EXERCISE> Put the listing, starting at the line containing "In what you" and ending at the end of the listing, into a Markdown table with the columns Row and Line, numbering each row and skipping blank lines. Leave the pictures out of the table.

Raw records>

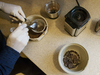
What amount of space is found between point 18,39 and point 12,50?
0.08 metres

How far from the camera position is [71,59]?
24.7 inches

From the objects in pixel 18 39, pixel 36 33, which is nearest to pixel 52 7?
pixel 36 33

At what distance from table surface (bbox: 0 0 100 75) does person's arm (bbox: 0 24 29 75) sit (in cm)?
8

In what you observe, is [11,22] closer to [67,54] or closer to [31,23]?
[31,23]

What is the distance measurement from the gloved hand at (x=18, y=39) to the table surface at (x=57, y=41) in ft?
0.23

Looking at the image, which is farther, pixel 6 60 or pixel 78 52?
pixel 78 52

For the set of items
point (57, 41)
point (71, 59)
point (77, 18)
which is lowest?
point (71, 59)

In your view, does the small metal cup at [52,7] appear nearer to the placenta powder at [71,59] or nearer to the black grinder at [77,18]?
the black grinder at [77,18]

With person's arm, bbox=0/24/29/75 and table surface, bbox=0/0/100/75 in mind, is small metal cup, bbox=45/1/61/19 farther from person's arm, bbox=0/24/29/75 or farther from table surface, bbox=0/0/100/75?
person's arm, bbox=0/24/29/75

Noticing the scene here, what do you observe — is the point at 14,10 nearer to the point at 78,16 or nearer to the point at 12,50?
the point at 12,50

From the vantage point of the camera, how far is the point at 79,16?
556 mm

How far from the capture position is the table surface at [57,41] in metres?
0.60

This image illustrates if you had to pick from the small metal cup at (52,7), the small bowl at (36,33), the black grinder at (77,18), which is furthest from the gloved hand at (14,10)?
the black grinder at (77,18)

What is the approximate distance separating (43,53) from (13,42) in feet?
0.67
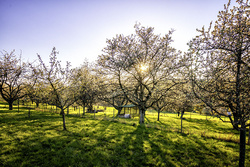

ANSWER>
| Row | Line |
|---|---|
| 1 | In what you observe, is [11,22] closer to [67,54] or closer to [31,23]? |
| 2 | [31,23] |
| 3 | What is the distance measurement from the gloved hand at (x=18, y=39) to the table surface at (x=57, y=41) in ft? |
| 4 | 0.23 |
| 5 | Looking at the image, which is farther, pixel 6 60 or pixel 78 52? |
| 6 | pixel 78 52 |
| 7 | For the set of items |
| 8 | point (57, 41) |
| 9 | point (71, 59) |
| 10 | point (77, 18) |
| 11 | which is lowest? |
| 12 | point (71, 59) |
| 13 | In your view, does the small metal cup at [52,7] appear nearer to the placenta powder at [71,59] or nearer to the black grinder at [77,18]? |
| 14 | the black grinder at [77,18] |
| 15 | With person's arm, bbox=0/24/29/75 and table surface, bbox=0/0/100/75 in mind, is small metal cup, bbox=45/1/61/19 farther from person's arm, bbox=0/24/29/75 or farther from table surface, bbox=0/0/100/75? |
| 16 | person's arm, bbox=0/24/29/75 |
| 17 | Noticing the scene here, what do you observe — is the point at 14,10 nearer to the point at 78,16 or nearer to the point at 12,50? |
| 18 | the point at 12,50 |
| 19 | From the vantage point of the camera, how far is the point at 79,16? |
| 20 | 556 mm |
| 21 | How far from the capture position is the table surface at [57,41] in metres? |
| 22 | 0.60 |
| 23 | This image illustrates if you had to pick from the small metal cup at (52,7), the small bowl at (36,33), the black grinder at (77,18), which is furthest from the gloved hand at (14,10)? |
| 24 | the black grinder at (77,18) |
| 25 | What is the approximate distance separating (43,53) from (13,42) in feet? |
| 26 | 0.67 |